-------- Textauszug --------

#25 Drum singe, wem Gesang gegeben

„Bist du bald fertig mit dem Gejaule?“, hörte ich meine genervte Mutter fragen, wenn ich als Kind meiner Lieblingsbeschäftigung, dem Singen, nachging. Ich liebte das Singen, schon immer, aber anscheinend war ich nicht besonders begabt – wenn meine Mutter es sagte.

Also gab ich mich mit Playback zufrieden. In meiner Vorstellung kamen dann die glockenklaren Stimmen von Kylie Minogue oder Celine Dion aus meiner Kehle und brachten mir jubelnden Beifall ein.  

Jahre später.

Die herrlichen Klänge einer Konzertprobe lotsten mich abends in den großen Hof hinter dem Rathaus. Es war Sommer und ich gesellte mich zu den anderen, zufälligen oder auch bewussten Zuhörern. Das Open-Air Konzert würde morgen Abend stattfinden – und war leider ausverkauft.

Als ich am nächsten Tag etwas getrübter Stimmung die Fußgängerzone, die am Hof vorbei zum Marktplatz führte, entlang ging, war dort eine kleine Holzbude aufgebaut, wie es sie sonst nur für den Weihnachtsmarkt gab. Dort standen ein paar Leute in der Schlange, was mich neugierig werden ließ.

--------

» Aufgabe 1
Gib den Textauszug ab den Worten „#25 Drum singe, wem“ bis einschließlich der Worte „jubelnden Beifall ein.“ wieder und tausche dabei „Playback“ gegen „Karaoke“ aus.

-------- Aufgelistete Zeilen --------

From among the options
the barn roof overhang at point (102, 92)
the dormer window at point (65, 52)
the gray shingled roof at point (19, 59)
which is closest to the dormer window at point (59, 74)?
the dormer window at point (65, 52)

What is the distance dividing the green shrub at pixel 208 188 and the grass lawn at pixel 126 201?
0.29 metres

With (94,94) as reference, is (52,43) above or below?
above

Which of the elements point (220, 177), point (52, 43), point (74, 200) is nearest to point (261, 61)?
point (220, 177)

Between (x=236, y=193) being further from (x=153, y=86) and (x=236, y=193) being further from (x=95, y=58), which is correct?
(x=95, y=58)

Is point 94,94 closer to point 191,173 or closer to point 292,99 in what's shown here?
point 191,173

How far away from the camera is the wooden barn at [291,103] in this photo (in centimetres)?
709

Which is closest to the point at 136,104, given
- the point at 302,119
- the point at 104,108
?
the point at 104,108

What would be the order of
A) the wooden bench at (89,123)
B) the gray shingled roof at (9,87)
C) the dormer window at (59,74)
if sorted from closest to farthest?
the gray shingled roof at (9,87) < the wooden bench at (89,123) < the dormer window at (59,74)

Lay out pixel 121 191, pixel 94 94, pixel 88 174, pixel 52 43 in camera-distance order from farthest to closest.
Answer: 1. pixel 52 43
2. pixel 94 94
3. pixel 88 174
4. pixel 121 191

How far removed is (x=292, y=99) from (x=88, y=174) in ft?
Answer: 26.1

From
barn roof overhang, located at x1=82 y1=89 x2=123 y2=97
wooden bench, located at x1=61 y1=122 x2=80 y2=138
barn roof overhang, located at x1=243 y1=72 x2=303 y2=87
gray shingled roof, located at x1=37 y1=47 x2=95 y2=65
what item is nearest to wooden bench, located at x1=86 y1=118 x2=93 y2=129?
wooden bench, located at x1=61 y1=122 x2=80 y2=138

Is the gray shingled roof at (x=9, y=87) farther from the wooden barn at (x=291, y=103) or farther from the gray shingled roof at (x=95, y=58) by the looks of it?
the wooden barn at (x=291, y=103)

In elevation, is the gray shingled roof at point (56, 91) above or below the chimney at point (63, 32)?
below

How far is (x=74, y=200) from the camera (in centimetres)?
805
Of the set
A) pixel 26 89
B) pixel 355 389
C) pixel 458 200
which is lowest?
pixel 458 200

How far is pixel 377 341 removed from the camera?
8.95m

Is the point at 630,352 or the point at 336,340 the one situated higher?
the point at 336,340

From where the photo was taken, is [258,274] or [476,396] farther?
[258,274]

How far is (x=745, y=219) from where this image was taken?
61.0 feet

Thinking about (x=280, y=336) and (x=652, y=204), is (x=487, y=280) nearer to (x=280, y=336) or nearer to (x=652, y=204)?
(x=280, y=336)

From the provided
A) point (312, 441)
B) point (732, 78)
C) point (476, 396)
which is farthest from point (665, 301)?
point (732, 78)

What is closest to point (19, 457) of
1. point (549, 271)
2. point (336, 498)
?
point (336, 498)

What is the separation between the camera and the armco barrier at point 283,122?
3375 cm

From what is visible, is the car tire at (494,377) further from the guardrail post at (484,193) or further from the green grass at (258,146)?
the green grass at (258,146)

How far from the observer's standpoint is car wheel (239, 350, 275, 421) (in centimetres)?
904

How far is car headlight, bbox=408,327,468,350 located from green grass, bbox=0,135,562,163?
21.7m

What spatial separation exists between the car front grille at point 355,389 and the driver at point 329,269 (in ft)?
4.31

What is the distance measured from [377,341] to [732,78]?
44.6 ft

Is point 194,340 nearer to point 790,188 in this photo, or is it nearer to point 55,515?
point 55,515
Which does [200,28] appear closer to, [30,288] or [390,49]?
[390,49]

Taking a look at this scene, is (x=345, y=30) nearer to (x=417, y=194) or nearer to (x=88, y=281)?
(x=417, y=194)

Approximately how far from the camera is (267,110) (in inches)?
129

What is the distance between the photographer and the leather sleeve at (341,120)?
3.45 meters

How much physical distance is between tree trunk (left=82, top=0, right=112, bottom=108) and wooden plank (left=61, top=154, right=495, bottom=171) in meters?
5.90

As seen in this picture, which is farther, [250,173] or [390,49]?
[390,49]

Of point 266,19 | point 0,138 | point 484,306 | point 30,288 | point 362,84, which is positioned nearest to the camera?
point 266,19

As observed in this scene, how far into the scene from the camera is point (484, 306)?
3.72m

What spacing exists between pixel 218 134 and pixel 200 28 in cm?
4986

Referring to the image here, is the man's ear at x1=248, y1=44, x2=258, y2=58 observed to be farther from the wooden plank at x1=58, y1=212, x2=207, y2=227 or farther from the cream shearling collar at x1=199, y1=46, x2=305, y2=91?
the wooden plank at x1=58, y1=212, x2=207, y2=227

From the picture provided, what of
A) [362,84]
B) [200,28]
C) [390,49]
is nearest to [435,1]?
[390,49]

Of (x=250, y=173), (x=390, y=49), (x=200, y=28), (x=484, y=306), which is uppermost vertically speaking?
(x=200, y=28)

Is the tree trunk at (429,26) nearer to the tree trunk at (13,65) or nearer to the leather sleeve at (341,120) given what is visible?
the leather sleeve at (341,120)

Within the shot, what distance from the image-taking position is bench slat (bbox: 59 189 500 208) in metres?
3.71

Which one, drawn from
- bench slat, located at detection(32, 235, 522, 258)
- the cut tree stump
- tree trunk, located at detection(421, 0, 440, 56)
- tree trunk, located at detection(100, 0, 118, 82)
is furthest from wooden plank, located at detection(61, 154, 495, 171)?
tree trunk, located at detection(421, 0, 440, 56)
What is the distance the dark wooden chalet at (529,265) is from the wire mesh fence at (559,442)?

--------

» Aufgabe 2
Gib die aufgelisteten Zeilen unter dem Textauszug als nummerierte Liste aus, beginnend bei der Zeile mit „Which of the“ und endend nach der Zeile mit „the gray shingled roof at (9,87) <“. Leerzeilen lässt du dabei weg.

» Ausgabe 1
#25 Drum singe, wem Gesang gegeben

„Bist du bald fertig mit dem Gejaule?“, hörte ich meine genervte Mutter fragen, wenn ich als Kind meiner Lieblingsbeschäftigung, dem Singen, nachging. Ich liebte das Singen, schon immer, aber anscheinend war ich nicht besonders begabt – wenn meine Mutter es sagte.

Also gab ich mich mit Karaoke zufrieden. In meiner Vorstellung kamen dann die glockenklaren Stimmen von Kylie Minogue oder Celine Dion aus meiner Kehle und brachten mir jubelnden Beifall ein.

» Ausgabe 2
1. Which of the elements point (220, 177), point (52, 43), point (74, 200) is nearest to point (261, 61)?
2. point (220, 177)
3. Between (x=236, y=193) being further from (x=153, y=86) and (x=236, y=193) being further from (x=95, y=58), which is correct?
4. (x=95, y=58)
5. Is point 94,94 closer to point 191,173 or closer to point 292,99 in what's shown here?
6. point 191,173
7. How far away from the camera is the wooden barn at [291,103] in this photo (in centimetres)?
8. 709
9. Which is closest to the point at 136,104, given
10. - the point at 302,119
11. - the point at 104,108
12. ?
13. the point at 104,108
14. What would be the order of
15. A) the wooden bench at (89,123)
16. B) the gray shingled roof at (9,87)
17. C) the dormer window at (59,74)
18. if sorted from closest to farthest?
19. the gray shingled roof at (9,87) < the wooden bench at (89,123) < the dormer window at (59,74)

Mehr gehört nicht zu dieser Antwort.